It’s 90 degrees today. My kids asked me to make them their favorite soup for lunch: this authentic Romanian potato and vegetable soup. This recipe has been In the family for years, but my mom’s way (the way I’m sharing with you all) is by far the best I’ve ever had. I’m not just saying that because she’s my mom. I’m totally honest here! She is known ’round these parts for her delicious Romanian soups and savory dishes. And now I am sharing it with everyone else!

Romanian Potato Soup
Serves ~8

• 3 tbs oil, divided
3 celery stalks, diced
• 1 large onion, diced
• Smoked bacon, pork belly or “slanina”, chopped small
• 1 bell pepper, chopped (I used 5 mini sweet yellow, red and orange peppers)
• 3 carrots, chopped
• 2 green onion, chopped
• 4-5 large potatoes, peeled and diced into 1 inch cubes
• 4 oz tomato sauce
• 2 tbs flour
• 1 tbs vinegar or lemon juice
• 1 large egg, beaten
• 1 tbs paprika
• Salt, pepper, to taste
• 1 tbs garlic powder
• 1 bay leaf
• fresh dill, to taste
• vegeta seasoning (optional)
• ham hock (optional)


Heat a large pot and render down your bacon until pretty much crispy. Mine was smoked and didn’t render off much fat, so I added 1 tbs oil and then all the vegetables. Sautee until onions are translucent.
Add paprika and mix well, then add the rest of your seasonings.
Fill pot with water to the top, keeping in mind that a lot of it will evaporate.
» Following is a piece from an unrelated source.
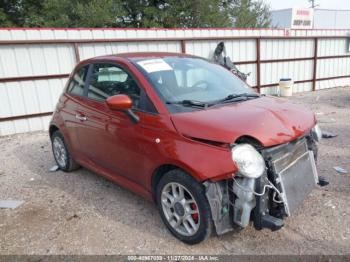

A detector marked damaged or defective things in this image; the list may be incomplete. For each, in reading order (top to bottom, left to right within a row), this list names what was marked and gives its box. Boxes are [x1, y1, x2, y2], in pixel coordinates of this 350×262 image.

This is going to make your “broth.”
Add bay leaf and bring to boil, then reduce to simmer for about 30-40 minutes. If you have a ham hock on hand and want to use it, this will flavor the broth even more.
When vegetables have softened, add in your potatoes. Simmer for another 20 minutes or so, until potatoes are tender.
In the mean time, in a sauce pan, heat remaining 2 tbs of oil with flour. This will make a roux. Let it get brown, this will happen fast, so make sure you mix continuously so it doesn’t burn. If it burns, you must start all over with the roux.
When browned, add tomato sauce while mixing so that it doesn’t splatter. Let it thicken for about a minute, then add a few ladles of your simmering soup broth. Let this boil for about 5 minutes until thickened.
Then, CAREFULLY, pour or ladle this mixture back into your soup pot. Bring to boil for about 5 minutes, until thick.
When thickened, remove pot from burner and slowly stir in your beaten egg until it starts to curdle.
Finish off by adding in the vinegar and dill. Adjust seasoning and serve.